Specific menu structure is not confirmed in available data, so we cannot verify whether a tasting menu or omakase course is offered. If a set course is available, it is almost always worth choosing at a yakitori specialist on a second or return visit , it lets the kitchen show you the full range of cuts and the cook's preferred sequence, which is more instructive than selecting à la carte. Ask on arrival what the kitchen recommends.
Yes , this is one of the better formats for solo dining in Busan's mid-range tier. Yakitori's counter or small-table format is inherently well-suited to eating alone: skewers arrive progressively, pacing is naturally built in, and there is no pressure to share dishes. At ₩₩, a solo meal stays affordable. If you are travelling alone and want a higher-quality, lower-effort dinner, this is a more satisfying choice than most casual options in the city.
| Venue | Cuisine | Awards | Booking Difficulty | Value |
|---|---|---|---|---|
| Yakitori Haegong | Yakitori | Michelin Plate (2025); Michelin Plate (2024) | Easy | — |
| Palate | Contemporary | Michelin 1 Star | Unknown | — |
| Mori | Japanese | Michelin 1 Star | Unknown | — |
| Born and Bred | Steakhouse | World's 50 Best | Unknown | — |
| 100.1.Pyeongnaeng | Naengmyeon | Unknown | — | |
| Anmok | Dwaeji-gukbap | Unknown | — |
How Yakitori Haegong stacks up against the competition.
Dress casually. Yakitori Haegong is priced at ₩₩ and sits in a residential Busan neighbourhood, so there is no expectation of formal attire. Clean, everyday clothes are appropriate. Think casual dinner out, not special-occasion dressing.
Palate and Mori are strong Busan alternatives depending on format. Born and Bred suits those after a different protein-focused experience, while Anmok is worth considering if you want something closer to the coast. 100.1.Pyeongnaeng covers cold noodle territory entirely — a different occasion entirely.
Booking specifics are not publicly confirmed, but Michelin Plate recognition in both 2024 and 2025 means demand is real. Aim to book at least a week ahead, more during Korean public holidays and peak tourist periods. Suyoeng-gu is not a tourist-dense district, which may ease availability slightly compared to Haeundae-area restaurants.

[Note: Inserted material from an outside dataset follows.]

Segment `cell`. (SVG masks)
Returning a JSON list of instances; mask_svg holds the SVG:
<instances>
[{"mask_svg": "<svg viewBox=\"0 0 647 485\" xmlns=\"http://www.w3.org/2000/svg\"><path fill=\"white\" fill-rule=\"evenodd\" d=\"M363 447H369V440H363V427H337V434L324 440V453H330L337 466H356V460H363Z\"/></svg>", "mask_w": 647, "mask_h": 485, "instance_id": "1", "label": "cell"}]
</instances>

Yakitori is a skewer-format, largely meat-centred cuisine, which makes strict vegetarian or vegan requirements difficult to accommodate. Specific allergy or dietary policies are not confirmed in available data. check the venue's official channels before booking if dietary needs are a factor.
It works for a low-key special occasion rather than a formal celebration. Two consecutive Michelin Plates give the meal credibility, and the ₩₩ price range means you get recognised quality without the spend of a full fine-dining evening. Pair it with drinks in Suyoeng-gu afterwards rather than expecting the venue itself to carry the whole event.

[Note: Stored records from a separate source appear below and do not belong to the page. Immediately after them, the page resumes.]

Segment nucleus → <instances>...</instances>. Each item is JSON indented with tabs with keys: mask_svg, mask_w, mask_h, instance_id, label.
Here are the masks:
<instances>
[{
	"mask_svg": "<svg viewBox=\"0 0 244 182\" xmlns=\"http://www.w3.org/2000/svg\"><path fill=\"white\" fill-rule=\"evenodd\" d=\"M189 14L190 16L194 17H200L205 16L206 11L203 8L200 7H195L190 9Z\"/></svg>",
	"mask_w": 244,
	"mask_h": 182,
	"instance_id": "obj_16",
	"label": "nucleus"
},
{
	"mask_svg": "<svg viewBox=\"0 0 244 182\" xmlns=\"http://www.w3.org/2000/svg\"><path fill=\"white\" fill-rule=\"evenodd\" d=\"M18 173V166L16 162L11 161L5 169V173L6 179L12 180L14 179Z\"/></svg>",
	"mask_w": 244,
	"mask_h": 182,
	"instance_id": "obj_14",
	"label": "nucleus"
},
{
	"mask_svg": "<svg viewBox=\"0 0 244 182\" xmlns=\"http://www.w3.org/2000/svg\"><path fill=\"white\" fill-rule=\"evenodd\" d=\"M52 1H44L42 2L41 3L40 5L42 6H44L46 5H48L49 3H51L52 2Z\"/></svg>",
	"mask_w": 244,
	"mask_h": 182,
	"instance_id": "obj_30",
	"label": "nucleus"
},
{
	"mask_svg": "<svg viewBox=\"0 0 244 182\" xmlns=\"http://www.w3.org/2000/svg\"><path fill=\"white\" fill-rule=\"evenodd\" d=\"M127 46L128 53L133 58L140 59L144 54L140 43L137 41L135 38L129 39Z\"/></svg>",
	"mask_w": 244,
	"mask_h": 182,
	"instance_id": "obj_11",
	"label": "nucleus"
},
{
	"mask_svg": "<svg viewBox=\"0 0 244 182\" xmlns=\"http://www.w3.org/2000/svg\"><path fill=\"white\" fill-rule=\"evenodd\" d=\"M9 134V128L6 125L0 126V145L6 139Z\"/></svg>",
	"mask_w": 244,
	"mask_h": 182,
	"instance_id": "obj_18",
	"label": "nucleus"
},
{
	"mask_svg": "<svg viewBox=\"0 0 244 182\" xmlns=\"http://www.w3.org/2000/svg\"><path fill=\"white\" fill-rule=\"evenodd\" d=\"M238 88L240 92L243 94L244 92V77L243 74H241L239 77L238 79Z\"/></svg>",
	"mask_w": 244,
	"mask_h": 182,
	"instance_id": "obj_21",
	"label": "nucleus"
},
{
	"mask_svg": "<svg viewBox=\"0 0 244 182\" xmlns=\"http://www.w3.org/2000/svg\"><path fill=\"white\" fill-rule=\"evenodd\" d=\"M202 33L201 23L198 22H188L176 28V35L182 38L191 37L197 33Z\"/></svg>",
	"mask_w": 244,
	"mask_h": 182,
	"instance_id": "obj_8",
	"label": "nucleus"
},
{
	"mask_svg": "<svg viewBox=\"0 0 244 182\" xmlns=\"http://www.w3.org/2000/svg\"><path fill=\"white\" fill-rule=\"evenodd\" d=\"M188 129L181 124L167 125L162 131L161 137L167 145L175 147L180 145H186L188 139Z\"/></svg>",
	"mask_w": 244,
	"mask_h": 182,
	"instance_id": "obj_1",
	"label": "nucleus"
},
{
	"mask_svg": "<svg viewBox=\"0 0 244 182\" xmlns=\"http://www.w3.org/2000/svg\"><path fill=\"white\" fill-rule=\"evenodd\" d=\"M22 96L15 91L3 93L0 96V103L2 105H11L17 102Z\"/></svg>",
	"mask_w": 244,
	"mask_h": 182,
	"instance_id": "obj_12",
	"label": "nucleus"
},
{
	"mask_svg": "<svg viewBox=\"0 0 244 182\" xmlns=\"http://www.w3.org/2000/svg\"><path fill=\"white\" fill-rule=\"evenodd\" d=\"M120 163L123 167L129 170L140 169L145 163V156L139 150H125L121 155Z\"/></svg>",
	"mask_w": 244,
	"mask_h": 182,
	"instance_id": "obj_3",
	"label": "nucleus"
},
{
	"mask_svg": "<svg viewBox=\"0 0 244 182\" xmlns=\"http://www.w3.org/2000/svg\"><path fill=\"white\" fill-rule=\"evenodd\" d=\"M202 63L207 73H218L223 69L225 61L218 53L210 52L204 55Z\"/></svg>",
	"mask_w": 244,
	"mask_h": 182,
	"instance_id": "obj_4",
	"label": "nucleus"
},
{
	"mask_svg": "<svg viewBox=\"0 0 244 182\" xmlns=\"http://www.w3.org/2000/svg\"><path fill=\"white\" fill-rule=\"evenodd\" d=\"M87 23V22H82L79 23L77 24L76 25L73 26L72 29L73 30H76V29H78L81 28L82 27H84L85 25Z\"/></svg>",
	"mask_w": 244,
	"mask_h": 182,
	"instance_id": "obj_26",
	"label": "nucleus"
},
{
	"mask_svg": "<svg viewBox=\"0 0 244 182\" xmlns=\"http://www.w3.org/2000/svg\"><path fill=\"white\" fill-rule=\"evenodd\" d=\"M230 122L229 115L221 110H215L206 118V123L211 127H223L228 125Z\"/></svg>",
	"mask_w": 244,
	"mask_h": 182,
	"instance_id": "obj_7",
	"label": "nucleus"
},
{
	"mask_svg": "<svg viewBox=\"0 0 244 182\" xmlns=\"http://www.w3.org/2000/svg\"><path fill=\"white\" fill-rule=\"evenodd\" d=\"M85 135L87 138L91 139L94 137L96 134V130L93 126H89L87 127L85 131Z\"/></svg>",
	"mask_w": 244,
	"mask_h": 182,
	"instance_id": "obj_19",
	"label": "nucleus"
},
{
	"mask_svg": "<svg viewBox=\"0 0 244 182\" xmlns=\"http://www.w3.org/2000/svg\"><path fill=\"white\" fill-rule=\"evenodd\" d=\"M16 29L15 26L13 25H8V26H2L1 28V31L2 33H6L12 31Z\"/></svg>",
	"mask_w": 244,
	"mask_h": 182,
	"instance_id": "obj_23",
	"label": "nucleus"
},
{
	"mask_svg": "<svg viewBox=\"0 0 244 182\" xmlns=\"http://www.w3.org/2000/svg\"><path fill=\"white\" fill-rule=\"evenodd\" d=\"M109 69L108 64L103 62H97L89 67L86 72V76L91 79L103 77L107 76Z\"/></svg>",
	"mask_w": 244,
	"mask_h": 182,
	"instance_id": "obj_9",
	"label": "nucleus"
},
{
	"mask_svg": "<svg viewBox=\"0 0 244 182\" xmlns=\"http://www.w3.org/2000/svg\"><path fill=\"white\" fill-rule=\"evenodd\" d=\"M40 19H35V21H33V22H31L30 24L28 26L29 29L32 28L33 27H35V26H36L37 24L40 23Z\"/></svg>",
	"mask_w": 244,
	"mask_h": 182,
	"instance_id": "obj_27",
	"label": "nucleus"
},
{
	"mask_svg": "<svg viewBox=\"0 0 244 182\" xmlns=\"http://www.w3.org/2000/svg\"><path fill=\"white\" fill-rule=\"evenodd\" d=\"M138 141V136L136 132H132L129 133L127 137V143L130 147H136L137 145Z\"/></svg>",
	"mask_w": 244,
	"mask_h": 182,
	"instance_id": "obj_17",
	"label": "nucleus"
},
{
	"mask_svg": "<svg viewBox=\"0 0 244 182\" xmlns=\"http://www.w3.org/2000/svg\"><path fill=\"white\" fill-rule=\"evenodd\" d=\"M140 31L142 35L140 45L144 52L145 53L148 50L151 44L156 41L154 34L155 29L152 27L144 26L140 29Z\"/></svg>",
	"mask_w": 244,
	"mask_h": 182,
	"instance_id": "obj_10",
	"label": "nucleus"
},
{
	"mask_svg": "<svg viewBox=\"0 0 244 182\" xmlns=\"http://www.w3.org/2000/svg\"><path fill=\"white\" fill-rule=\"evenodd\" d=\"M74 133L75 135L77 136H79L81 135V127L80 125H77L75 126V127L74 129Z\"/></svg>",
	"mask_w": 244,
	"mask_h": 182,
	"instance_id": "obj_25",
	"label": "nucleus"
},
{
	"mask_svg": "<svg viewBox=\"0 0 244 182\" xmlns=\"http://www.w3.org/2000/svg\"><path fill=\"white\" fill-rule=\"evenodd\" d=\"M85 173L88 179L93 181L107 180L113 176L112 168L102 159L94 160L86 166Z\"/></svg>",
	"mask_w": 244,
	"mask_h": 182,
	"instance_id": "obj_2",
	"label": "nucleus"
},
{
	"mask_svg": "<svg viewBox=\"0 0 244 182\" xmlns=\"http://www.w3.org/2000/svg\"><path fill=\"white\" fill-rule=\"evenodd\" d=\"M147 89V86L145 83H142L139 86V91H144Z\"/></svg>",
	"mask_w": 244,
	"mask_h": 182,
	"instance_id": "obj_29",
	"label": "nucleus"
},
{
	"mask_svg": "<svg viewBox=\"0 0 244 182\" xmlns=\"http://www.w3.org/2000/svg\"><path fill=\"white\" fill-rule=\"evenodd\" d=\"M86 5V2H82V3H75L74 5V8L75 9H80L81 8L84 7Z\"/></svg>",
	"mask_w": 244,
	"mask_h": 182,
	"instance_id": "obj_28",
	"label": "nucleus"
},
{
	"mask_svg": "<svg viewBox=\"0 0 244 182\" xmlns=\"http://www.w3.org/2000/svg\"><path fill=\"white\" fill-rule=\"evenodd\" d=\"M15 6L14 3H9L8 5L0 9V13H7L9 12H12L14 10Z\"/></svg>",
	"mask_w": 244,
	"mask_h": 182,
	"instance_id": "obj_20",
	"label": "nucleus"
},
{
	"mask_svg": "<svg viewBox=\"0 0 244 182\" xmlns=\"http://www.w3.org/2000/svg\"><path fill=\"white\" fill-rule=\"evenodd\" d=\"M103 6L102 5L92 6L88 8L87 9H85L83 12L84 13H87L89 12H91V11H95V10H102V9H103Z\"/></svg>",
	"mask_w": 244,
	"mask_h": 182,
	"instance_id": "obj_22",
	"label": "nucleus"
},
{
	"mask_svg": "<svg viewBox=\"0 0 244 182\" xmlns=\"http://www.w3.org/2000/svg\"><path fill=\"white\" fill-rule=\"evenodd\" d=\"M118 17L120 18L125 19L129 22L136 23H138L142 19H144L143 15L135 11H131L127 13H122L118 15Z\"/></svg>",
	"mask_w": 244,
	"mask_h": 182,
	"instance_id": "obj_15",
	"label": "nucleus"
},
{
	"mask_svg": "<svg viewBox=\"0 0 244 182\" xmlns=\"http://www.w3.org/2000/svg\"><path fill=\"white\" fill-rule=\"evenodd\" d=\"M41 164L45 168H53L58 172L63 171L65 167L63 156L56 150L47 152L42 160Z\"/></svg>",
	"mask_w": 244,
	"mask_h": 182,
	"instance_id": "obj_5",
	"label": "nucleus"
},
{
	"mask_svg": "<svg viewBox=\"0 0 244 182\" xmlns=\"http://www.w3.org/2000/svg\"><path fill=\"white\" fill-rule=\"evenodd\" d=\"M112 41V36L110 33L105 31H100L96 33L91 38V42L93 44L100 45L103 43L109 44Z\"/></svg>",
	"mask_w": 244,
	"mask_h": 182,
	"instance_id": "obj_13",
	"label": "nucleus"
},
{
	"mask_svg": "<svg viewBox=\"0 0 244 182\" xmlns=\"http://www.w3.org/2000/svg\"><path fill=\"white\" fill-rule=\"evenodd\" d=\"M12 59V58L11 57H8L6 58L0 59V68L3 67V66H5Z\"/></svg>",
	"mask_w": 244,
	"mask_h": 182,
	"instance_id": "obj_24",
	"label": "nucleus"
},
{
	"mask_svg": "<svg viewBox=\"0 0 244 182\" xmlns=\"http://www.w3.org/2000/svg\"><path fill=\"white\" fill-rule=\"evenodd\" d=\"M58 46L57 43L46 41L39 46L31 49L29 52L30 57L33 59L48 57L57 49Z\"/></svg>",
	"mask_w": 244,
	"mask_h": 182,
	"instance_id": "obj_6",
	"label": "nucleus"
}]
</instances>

Yes, at ₩₩ pricing with back-to-back Michelin Plate recognition (2024 and 2025), the value-to-credential ratio is strong. You are getting inspector-acknowledged yakitori at mid-range Korean restaurant prices, which is a meaningful combination in a city where Michelin-listed spots often price accordingly.
Menu structure and specific format details are not confirmed in available data, so a direct verdict on a tasting menu is not possible here. Given the yakitori format generally, expect skewer-led progression rather than a Western tasting menu structure. Verify with the venue directly.